§ Document extract
********************

William Kitchen (7 December 1908 in Galgate, Lancashire, England – May 1994) was an international speedway rider who started his career with the Belle Vue Aces in 1933.

Career summary
Before he started speedway Kitchen was a prominent road trials rider and had taken part in the Isle of Man TT.

His pre-war career was with Belle Vue. In 1946 he became captain of the Wembley Lions and finished second in the British Speedway Championship. He finished fifth in the Speedway World Championship in 1938.

Kitchen was a member of a National League winning team eleven times in twenty years, a feat made even more exceptional given the fact that the outbreak of World War II cost his Belle Vue team the chance of earning Kitchen a twelfth title (the Aces were top of the league when it was abandoned), and the fact that the competition was suspended a further six seasons during the war.

********************

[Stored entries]

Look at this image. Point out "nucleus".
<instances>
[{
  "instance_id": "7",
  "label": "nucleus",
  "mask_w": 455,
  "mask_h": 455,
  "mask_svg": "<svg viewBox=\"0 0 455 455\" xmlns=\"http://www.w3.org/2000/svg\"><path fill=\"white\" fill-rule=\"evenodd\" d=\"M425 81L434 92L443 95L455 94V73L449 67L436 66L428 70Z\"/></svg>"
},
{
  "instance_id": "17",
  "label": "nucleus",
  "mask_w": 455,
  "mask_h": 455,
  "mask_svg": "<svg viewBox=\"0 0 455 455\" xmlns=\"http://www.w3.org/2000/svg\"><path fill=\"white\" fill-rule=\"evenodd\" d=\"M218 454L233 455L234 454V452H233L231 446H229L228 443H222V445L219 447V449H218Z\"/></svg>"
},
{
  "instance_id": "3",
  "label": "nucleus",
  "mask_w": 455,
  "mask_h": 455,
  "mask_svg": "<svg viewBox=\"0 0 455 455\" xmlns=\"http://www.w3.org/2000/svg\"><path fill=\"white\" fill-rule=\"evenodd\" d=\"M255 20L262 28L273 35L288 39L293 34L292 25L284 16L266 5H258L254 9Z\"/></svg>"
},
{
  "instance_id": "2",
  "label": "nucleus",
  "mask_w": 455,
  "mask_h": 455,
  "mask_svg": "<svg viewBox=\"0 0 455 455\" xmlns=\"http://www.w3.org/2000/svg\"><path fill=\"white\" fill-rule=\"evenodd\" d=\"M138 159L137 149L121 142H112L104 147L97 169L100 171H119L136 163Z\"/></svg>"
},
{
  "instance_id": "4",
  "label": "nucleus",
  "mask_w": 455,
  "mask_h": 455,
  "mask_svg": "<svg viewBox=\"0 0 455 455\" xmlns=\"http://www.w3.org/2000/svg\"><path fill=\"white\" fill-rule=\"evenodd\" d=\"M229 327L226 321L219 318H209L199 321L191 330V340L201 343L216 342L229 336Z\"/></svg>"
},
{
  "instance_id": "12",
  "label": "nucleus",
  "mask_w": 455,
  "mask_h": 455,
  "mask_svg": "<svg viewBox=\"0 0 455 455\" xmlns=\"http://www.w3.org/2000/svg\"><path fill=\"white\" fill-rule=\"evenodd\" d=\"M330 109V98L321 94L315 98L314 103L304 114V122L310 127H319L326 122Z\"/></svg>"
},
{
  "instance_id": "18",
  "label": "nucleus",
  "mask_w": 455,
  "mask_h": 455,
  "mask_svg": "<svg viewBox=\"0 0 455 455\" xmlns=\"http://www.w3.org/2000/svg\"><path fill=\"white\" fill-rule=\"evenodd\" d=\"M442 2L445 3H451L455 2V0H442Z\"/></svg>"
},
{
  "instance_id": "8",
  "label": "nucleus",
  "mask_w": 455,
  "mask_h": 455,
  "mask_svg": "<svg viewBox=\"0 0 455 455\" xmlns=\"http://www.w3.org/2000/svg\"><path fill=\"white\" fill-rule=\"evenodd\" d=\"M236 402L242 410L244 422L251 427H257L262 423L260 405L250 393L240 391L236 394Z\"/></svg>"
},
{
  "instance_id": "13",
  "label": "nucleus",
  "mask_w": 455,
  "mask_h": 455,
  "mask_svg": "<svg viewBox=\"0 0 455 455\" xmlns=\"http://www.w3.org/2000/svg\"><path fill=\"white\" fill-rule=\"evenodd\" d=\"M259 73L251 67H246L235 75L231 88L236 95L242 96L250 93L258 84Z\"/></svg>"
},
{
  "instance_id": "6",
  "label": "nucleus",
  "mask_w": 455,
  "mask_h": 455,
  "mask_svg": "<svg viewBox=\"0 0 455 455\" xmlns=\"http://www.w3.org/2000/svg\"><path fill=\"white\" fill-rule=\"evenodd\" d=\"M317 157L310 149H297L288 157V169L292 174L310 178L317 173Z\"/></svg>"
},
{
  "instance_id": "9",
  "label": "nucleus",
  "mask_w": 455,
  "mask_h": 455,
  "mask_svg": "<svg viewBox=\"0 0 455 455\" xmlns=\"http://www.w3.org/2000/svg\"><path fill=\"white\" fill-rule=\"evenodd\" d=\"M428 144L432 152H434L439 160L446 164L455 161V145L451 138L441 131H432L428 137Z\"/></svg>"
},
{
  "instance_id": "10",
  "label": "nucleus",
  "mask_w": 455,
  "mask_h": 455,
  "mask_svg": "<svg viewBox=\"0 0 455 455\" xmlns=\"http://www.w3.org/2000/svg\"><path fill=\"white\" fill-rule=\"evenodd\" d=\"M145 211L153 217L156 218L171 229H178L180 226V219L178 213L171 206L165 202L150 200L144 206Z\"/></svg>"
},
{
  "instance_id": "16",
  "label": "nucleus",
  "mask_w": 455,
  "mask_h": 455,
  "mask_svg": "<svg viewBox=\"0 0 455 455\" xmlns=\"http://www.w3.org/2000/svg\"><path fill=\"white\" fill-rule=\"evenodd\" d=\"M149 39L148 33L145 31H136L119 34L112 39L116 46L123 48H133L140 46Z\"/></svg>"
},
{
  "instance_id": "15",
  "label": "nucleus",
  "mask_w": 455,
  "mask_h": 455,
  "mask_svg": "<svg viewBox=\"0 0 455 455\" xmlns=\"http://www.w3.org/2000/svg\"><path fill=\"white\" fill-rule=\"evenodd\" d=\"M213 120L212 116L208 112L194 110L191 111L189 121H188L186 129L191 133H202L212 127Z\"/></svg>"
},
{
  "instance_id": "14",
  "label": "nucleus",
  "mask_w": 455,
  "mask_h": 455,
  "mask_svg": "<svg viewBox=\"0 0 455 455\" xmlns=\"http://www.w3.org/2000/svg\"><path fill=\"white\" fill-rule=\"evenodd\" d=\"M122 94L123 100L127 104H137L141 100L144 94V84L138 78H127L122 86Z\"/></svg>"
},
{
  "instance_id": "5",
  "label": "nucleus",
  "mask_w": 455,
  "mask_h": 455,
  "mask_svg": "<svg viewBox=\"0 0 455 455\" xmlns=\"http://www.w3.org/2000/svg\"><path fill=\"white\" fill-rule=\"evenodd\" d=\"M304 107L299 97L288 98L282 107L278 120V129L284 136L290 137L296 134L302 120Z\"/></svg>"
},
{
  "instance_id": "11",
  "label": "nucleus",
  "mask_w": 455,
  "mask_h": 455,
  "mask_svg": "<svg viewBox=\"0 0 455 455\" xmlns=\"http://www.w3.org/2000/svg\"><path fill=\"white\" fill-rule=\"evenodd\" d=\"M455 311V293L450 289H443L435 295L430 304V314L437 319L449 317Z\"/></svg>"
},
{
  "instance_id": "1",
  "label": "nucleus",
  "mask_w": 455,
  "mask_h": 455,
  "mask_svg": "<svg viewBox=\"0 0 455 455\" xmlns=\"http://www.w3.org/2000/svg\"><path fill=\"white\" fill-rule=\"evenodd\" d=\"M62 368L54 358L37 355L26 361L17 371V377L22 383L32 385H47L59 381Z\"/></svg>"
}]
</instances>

********************

§ What you have to do
Transcribe the biography of William Kitchen in full, without changing a word. This data was taken from a separate source.

§ Output for this exercise
William Kitchen (7 December 1908 in Galgate, Lancashire, England – May 1994) was an international speedway rider who started his career with the Belle Vue Aces in 1933.

Career summary
Before he started speedway Kitchen was a prominent road trials rider and had taken part in the Isle of Man TT.

His pre-war career was with Belle Vue. In 1946 he became captain of the Wembley Lions and finished second in the British Speedway Championship. He finished fifth in the Speedway World Championship in 1938.

Kitchen was a member of a National League winning team eleven times in twenty years, a feat made even more exceptional given the fact that the outbreak of World War II cost his Belle Vue team the chance of earning Kitchen a twelfth title (the Aces were top of the league when it was abandoned), and the fact that the competition was suspended a further six seasons during the war.